In this sense, like any data analysis process, the objective is to present real results of business behavior. This is achieved through tools such as data management, visualization and mining, as well as predictive modelling, forecasting simulation and optimization. So how is this process done and what is its importance?
Data reliability for business analytics
In order to perform a valid information analysis, primarily structured data is required. That is, data defined for searching. But when faced with Big Data, you need to develop a digital environment to be efficient.
Every process in the company, including production, administration and customer service, is an important source of information. If digitized, it will be reliable and will reach the analysis center disaggregated, sorted and in real time. For example, capturing the different interactions (voice, email, chat) from a contact center will not only deliver valid information. It will transform the user experience by actively listening to the data.
The importance of business analytics
A recurrent problem in business management is the stagnation of decisions. As a result, the company's growth is halted and important management indicators, in terms of efficiency, productivity and profitability, are reduced.
In this scenario, reliable information helps to optimize and streamline business processes. Thus, estimates and grey areas in the process are eliminated. Therefore, analytics enables:
- Shape and evaluate the company's future decisions.
- Review the performance of individual departments.
- Establish communication policies.
How to improve customer service through business analytics?
Now, the question is to ground the data in customer service. Consolidating and organizing data is only useful when it has a purpose. To do this, some concrete actions need to be taken.
1. Define the most important KPIs
Trying to solve all problems at the same time is not useful. Therefore, it is important to identify key indicators such as:
- First Call Resolution (FCR): first contact resolution rate. It often reflects the performance of customer service agents and the difficulties they may face, despite their goodwill.

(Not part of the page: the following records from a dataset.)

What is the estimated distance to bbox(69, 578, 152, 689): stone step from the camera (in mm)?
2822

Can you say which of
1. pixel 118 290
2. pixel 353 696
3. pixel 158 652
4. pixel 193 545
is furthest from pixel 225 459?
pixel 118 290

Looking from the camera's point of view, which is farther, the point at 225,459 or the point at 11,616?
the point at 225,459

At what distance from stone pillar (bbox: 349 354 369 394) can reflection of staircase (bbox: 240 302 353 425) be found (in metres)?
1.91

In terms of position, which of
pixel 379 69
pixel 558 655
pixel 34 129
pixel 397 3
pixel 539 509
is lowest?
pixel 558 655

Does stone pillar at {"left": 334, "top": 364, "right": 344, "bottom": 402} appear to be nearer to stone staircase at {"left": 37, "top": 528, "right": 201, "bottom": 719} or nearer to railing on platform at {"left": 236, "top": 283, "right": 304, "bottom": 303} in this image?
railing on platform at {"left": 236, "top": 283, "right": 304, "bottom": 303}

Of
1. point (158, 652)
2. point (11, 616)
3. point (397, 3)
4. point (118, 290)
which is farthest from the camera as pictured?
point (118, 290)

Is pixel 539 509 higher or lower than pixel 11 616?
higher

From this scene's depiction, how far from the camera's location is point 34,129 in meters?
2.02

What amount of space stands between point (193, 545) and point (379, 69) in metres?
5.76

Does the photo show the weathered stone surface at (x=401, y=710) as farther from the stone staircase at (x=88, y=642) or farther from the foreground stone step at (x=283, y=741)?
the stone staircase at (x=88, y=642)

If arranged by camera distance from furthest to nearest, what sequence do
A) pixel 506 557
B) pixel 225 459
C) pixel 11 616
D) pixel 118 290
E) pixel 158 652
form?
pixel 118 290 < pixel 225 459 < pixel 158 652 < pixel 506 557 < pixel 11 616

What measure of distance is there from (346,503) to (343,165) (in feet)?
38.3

- Net Promoter Score (NPS): focuses on measuring higher long-term satisfaction, especially in terms of loyalty. Unlike CSAT, it is predictive of consumer behavior and is often linked to measures of company growth.
- Customer Effort Score (CES): measures the level of effort made by the customer. In other words, it measures customer satisfaction in relation to their shopping journey.
- Waiting time: one of the main KPIs, as it gives an overview of the overall quality of customer service. On the telephone, for example, there are two types of waiting times, before an agent is called and before the problem is resolved.
2. Set short and long-term goals
After determining the critical KPIs, their relationship to the customer service process should be assessed. In this way, short and long-term targets will be set. To do this, it is necessary to align business processes with their objectives.
3. Recognizing key trends
An overview of the customer service process makes it easier to make the right decisions. In this sense, business analytics can identify recurring patterns and trends, both good and bad. For example, it is possible to apply software in the contact center to recognize trends in conversations.
4. Knowing potential customers
Likewise, a good use of business analytics allows for a better profiling of customers. Comments, interaction with the brand, demographic data, among others, offer a clear picture of the audience. One of the preferred channels to get to know them is live chat.
5. Charting the customer journey
Visualizing the customer journey allows you to see what inhibits or motivates the customer. It also helps to define how to adapt customer service to the big picture and to detect current problems. It also helps to increase the Brand Experience, which undoubtedly strengthens the brand's relationship with its customers. In this way, every moment of contact and interaction is exploited.
In this era of artificial intelligence, machine learning, digitization and interconnectivity, customer retention is more complicated. Applying business analytics with technology tools to obtain customer data is a smart decision.